In an article for startups.co.uk, Bakai said that over 90% of startups fail, with some sources stating that more than half of new businesses fail in their first year. She said the causes of failure are “nearly always avoidable” and she provided several tips to help startups avoid becoming just another statistic.
According to Bakai, some startups fail because as a result of overconfidence. Businesses that perform well to start with and receive support from family and friends can end up getting carried away, which can lead to arrogance.
“Arrogance is perilous. Staying humble means prioritising the things that matter; things like the quality of your products and your customer service,” Bakai said.
She added that startups “run before they can walk” and suggested that businesses with a limited cash flow should consider hiring an apprentice, as this will enable them to avoid having to pay for an expert and will also help local unemployment.
Entrepreneurs should also “scrutinise their bills” and look at ways in which they can cut costs. This will enable them to save thousands, which Bakai said is “the difference between failure and success.”
Bakai also advises startups to “set clear goals” and list tasks in order of financial value.

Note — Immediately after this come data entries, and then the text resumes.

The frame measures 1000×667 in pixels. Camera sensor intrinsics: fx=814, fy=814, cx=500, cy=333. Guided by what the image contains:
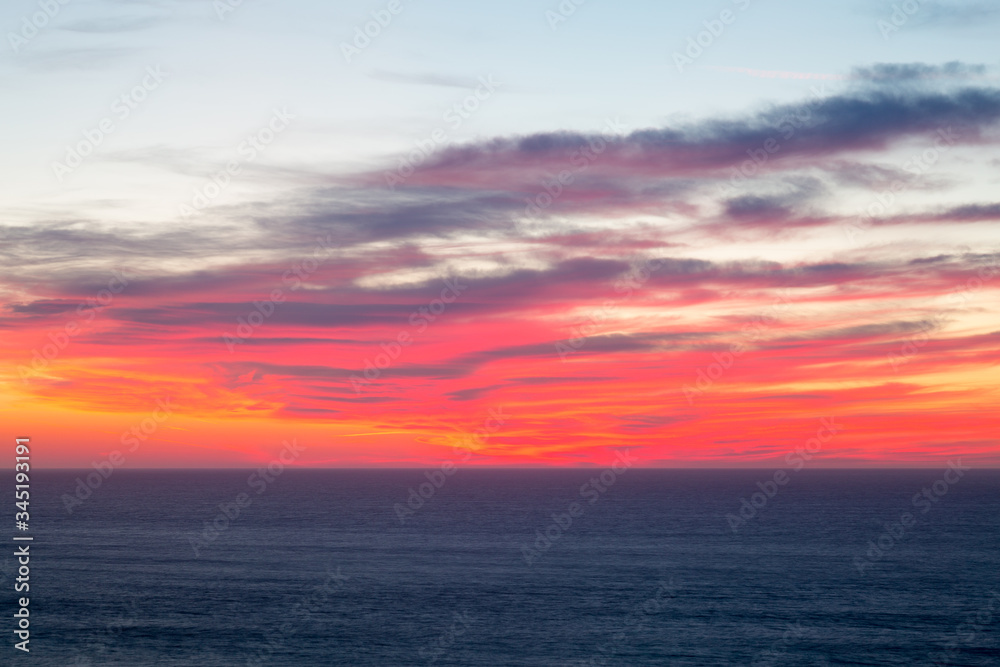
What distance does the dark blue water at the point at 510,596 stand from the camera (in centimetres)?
5950

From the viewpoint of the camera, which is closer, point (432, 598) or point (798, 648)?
point (798, 648)

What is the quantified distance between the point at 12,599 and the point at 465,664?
4472 cm

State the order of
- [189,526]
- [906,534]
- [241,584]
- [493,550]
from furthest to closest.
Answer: [189,526] → [906,534] → [493,550] → [241,584]

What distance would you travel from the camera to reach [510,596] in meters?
77.4

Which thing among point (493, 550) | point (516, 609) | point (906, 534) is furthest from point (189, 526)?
point (906, 534)

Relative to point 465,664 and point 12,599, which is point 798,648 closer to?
point 465,664

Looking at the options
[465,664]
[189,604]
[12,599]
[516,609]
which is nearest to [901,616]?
[516,609]

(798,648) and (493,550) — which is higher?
(798,648)

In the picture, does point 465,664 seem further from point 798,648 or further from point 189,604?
point 189,604

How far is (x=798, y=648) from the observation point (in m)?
60.1

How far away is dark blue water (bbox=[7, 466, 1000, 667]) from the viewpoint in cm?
5950

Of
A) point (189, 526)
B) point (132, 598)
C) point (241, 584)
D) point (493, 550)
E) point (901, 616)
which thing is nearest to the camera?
point (901, 616)

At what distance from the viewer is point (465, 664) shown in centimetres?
5672

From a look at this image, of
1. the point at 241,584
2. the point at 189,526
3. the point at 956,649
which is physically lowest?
the point at 189,526
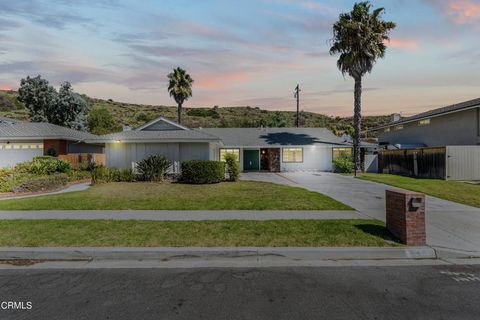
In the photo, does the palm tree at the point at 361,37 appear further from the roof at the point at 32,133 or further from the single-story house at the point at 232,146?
the roof at the point at 32,133

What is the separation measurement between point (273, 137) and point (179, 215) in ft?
76.2

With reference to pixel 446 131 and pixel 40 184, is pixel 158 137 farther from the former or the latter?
pixel 446 131

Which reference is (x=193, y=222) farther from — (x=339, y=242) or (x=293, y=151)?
(x=293, y=151)

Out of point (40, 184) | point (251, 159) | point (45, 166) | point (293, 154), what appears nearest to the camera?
point (40, 184)

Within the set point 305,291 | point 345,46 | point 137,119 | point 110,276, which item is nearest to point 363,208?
point 305,291

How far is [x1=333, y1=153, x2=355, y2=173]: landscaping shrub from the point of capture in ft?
91.3

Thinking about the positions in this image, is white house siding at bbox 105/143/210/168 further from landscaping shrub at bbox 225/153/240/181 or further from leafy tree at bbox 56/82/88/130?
leafy tree at bbox 56/82/88/130

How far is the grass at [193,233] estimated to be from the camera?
6789 mm

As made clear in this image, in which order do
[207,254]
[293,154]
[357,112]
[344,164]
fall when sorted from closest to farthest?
[207,254] < [357,112] < [344,164] < [293,154]

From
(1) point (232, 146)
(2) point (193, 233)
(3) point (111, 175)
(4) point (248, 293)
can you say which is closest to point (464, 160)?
(1) point (232, 146)

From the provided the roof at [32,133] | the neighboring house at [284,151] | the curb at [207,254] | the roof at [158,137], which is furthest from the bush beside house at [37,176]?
the neighboring house at [284,151]

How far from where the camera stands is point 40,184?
624 inches

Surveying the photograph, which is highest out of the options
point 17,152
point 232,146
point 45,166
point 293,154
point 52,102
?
point 52,102

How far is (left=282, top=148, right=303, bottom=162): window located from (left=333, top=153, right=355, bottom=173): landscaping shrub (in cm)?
325
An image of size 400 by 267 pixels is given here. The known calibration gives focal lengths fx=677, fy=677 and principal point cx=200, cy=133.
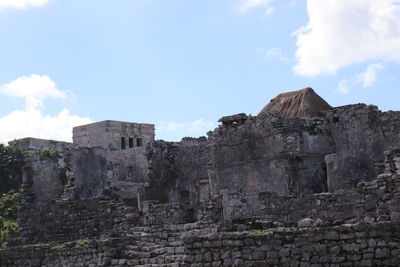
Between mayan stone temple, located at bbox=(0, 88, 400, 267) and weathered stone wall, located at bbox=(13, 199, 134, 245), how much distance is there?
0.03 meters

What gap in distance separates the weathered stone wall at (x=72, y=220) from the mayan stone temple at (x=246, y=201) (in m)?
0.03

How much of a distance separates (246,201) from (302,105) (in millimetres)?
6532

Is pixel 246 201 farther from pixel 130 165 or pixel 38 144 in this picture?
pixel 38 144

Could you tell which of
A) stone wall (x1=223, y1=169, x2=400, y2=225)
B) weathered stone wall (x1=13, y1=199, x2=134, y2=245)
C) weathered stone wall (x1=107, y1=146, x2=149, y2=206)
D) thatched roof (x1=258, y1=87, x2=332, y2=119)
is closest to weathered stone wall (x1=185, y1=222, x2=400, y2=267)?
stone wall (x1=223, y1=169, x2=400, y2=225)

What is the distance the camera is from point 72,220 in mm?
17891

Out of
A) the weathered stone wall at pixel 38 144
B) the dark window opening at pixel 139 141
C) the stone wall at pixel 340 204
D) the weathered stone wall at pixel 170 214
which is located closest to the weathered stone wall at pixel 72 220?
the weathered stone wall at pixel 170 214

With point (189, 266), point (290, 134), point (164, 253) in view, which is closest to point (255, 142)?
point (290, 134)

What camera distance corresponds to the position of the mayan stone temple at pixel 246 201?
1059 cm

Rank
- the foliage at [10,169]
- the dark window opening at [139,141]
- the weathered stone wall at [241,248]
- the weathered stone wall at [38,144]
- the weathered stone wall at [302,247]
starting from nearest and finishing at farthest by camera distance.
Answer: the weathered stone wall at [302,247]
the weathered stone wall at [241,248]
the foliage at [10,169]
the dark window opening at [139,141]
the weathered stone wall at [38,144]

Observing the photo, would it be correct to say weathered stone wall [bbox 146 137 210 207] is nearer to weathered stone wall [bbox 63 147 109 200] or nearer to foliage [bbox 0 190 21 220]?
weathered stone wall [bbox 63 147 109 200]

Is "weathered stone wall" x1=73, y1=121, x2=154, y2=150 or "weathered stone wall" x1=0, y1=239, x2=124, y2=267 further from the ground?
"weathered stone wall" x1=73, y1=121, x2=154, y2=150

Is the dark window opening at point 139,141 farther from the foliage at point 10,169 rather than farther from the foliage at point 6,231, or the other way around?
the foliage at point 6,231

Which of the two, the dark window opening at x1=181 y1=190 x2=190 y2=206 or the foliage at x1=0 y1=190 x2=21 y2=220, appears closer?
the dark window opening at x1=181 y1=190 x2=190 y2=206

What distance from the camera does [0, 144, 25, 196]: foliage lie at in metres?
40.7
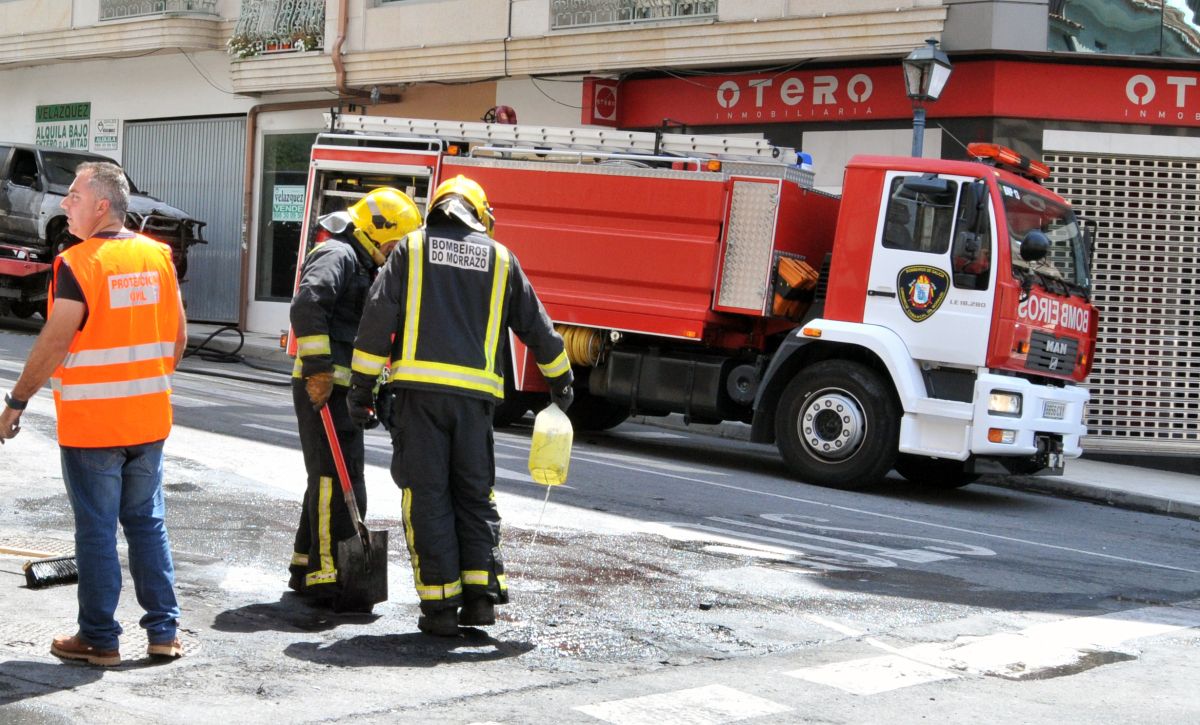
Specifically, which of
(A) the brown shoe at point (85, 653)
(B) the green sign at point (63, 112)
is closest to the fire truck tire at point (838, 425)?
(A) the brown shoe at point (85, 653)

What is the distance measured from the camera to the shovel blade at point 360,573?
238 inches

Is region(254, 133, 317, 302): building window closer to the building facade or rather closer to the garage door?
the building facade

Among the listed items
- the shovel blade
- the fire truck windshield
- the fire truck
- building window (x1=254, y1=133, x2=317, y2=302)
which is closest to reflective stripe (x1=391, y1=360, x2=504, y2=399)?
the shovel blade

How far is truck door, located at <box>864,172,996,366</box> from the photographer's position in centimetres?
1088

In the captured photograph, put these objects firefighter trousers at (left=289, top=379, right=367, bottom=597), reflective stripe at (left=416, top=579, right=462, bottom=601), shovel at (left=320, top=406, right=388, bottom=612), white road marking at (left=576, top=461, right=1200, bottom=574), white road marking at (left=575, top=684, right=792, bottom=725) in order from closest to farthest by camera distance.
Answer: white road marking at (left=575, top=684, right=792, bottom=725), reflective stripe at (left=416, top=579, right=462, bottom=601), shovel at (left=320, top=406, right=388, bottom=612), firefighter trousers at (left=289, top=379, right=367, bottom=597), white road marking at (left=576, top=461, right=1200, bottom=574)

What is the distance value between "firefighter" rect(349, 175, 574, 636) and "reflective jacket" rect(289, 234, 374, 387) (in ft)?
0.60

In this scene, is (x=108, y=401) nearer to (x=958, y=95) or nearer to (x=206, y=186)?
(x=958, y=95)

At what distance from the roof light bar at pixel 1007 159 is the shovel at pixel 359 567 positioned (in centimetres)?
667

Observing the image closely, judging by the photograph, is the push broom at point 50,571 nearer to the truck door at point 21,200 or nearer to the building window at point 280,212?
the truck door at point 21,200

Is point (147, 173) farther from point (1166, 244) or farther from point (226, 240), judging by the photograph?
point (1166, 244)

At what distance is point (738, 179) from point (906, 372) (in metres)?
2.03

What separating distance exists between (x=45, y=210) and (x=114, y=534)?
1531 centimetres

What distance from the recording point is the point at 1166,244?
15859mm

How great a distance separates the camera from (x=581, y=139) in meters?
12.8
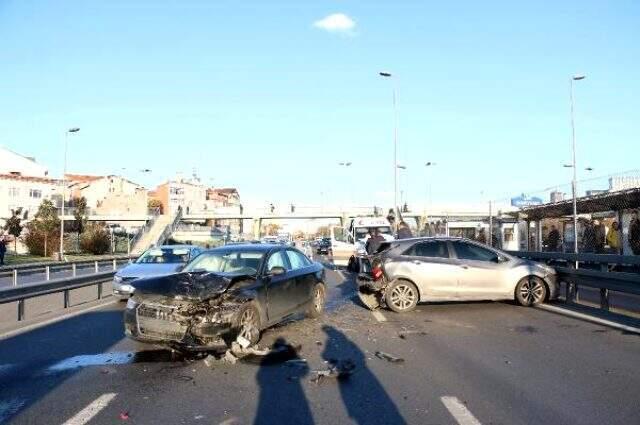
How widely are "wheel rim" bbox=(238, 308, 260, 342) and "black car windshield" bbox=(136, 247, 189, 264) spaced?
8.04 meters

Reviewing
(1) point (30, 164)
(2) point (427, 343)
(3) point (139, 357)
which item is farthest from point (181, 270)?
(1) point (30, 164)

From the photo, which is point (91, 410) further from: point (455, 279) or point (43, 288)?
point (455, 279)

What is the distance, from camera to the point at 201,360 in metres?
8.22

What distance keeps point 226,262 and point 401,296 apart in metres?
3.96

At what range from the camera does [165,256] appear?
55.5 ft

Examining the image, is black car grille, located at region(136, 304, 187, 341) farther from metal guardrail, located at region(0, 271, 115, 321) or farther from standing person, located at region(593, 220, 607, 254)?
standing person, located at region(593, 220, 607, 254)

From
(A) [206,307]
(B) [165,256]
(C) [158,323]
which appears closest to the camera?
(C) [158,323]

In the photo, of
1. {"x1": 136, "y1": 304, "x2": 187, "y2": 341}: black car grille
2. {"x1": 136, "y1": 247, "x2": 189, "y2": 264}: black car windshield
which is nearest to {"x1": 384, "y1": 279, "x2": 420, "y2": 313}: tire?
{"x1": 136, "y1": 304, "x2": 187, "y2": 341}: black car grille

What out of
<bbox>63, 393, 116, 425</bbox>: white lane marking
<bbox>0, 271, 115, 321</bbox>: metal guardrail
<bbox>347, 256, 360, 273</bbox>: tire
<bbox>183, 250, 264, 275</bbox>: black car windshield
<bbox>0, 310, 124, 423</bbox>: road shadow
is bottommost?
<bbox>63, 393, 116, 425</bbox>: white lane marking

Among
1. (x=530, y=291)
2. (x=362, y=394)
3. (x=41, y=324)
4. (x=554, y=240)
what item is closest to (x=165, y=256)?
(x=41, y=324)

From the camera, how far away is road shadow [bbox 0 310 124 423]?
6633 millimetres

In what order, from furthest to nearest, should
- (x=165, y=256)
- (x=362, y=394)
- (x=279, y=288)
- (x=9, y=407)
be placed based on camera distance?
1. (x=165, y=256)
2. (x=279, y=288)
3. (x=362, y=394)
4. (x=9, y=407)

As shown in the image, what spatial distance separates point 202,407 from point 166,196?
12935 cm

Businesses often have the same demands as larger companies but with a much smaller budget, so they should be “flexible and creative” when it comes to making decisions on marketing, HR and administrative support.
Bakai added that startups are “nimble and flexible in a way that big businesses can only dream of” and that they should play to these strengths, as it will enable them to limit the damage that can happen in the early stages of a startup company’s life.